● Excerpt provided
------

Sep 23 '10
Life is full of distractions, particularly when you work in an industry where you have to be at the beck and call of clients (some easier than others). It can be hard enough to fit in the urgent jobs, without having to commit to investing time and energy on something you don’t really understand the point of.
Twitter is a social network used by millions of people, and thousands more are signing up every day to send short messages (140 characters), called ‘tweets’, to groups and individuals. Twitter describes itself as a way to “stay connected through the exchange of quick, frequent answers to one simple question: What are you doing?”
How is it relevant to law firms?
Working on the basis that every client is, first and foremost, an individual (whether representing themselves or a business), business development is all about developing that one-to-one relationship – but you know that already. By answering the question “what are you doing” you can showcase the sort of work you do, your knowledge and, perhaps more importantly, the sort of person you are. You can provide a number of things for that client/prospect to identify with. It’s a great way to get links to your firm website and/or push news posts out into the marketplace, as well as a tool for promoting specific areas of work.

------

● Raw records
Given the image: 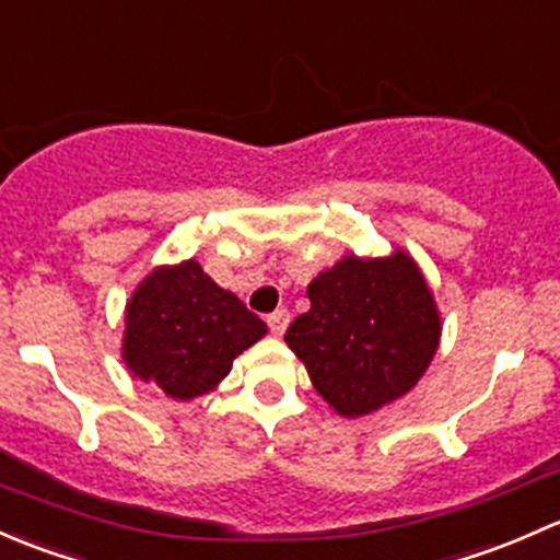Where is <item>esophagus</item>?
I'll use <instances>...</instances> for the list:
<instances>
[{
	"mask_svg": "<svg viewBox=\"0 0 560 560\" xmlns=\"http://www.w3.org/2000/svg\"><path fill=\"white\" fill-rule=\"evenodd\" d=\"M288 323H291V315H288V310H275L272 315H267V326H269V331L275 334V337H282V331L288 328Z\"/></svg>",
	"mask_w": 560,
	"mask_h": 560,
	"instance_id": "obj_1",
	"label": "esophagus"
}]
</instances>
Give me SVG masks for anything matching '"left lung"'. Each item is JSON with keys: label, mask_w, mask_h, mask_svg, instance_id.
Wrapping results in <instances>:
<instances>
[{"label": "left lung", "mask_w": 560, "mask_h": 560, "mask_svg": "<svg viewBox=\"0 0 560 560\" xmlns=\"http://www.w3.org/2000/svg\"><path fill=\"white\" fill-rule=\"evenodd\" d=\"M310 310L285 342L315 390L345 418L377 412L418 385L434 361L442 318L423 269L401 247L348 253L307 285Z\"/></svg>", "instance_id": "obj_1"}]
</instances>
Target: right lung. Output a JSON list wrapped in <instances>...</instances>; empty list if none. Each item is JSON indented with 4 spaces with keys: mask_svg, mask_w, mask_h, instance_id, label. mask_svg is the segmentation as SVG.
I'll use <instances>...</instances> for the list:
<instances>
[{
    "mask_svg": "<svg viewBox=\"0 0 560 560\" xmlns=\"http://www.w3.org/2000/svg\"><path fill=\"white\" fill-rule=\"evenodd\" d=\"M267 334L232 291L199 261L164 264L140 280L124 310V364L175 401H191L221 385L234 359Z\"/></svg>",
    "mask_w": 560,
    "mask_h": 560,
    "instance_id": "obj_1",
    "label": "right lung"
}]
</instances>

------

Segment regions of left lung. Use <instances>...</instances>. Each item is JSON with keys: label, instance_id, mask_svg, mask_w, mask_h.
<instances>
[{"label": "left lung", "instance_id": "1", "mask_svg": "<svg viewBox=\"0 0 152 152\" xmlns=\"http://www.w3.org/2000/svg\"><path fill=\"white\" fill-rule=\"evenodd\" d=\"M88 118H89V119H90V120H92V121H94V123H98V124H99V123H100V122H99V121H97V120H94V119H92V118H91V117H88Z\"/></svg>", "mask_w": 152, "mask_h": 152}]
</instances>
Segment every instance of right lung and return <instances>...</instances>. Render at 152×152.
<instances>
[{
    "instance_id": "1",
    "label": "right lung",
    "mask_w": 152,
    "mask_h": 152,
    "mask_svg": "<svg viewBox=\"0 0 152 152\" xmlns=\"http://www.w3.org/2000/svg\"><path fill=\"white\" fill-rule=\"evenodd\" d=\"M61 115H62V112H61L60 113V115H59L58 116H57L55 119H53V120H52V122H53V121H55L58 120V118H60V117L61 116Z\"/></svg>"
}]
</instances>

------

● Instructions
1) In the post on Twitter for law firms, what is the maximum length of a tweet?
2) Please continue the post on Twitter for law firms from the end of its last paragraph.

● Outputs by task
1) 140 characters.

2)
Most importantly, it’s a great way to learn more about your target market. By reading and listening to what they are doing, what they’re saying and what they’re asking… you might learn something really helpful to your business development strategy. Armed with this knowledge you can make your marketing and BD more targeted and relevant, thereby stealing a march on those firms that haven’t yet cottoned on to the value of this tool.
How do you get involved?
It’s simple to get started. Just head over to http://www.twitter.com and set up an account. Think about whether you want to build your law firm, service area or personal ‘brand’ when you choose your username… and try to steer clear of anything too cryptic. Think about what people will be searching for and how you want them to find you.
Next, do your homework. See how other firms are using it. Decide what works for you and what you like about their activity. If you go to http://tweepml.org/uk-law-firms/ you’ll find a list of firms that I’ve found (so far) that you might want to look at for inspiration.
Once you’re all set up you can follow people to carry on reading what they’re saying. The list mentioned above might be a good place to start. Just click on their name to view their profile, and then click on the button on the top left that says ‘follow’. Once you’ve done this, anything they tweet will appear in your twitter feed (to view this, click on the ‘home’ link on the top right) when you log in.
How do you use Twitter?
After logging in, you have a ‘feed’ that is updated all the time with information from the people you are following.
You can add you own ‘tweet’ by just typing it into the box at the top and pressing ‘send’.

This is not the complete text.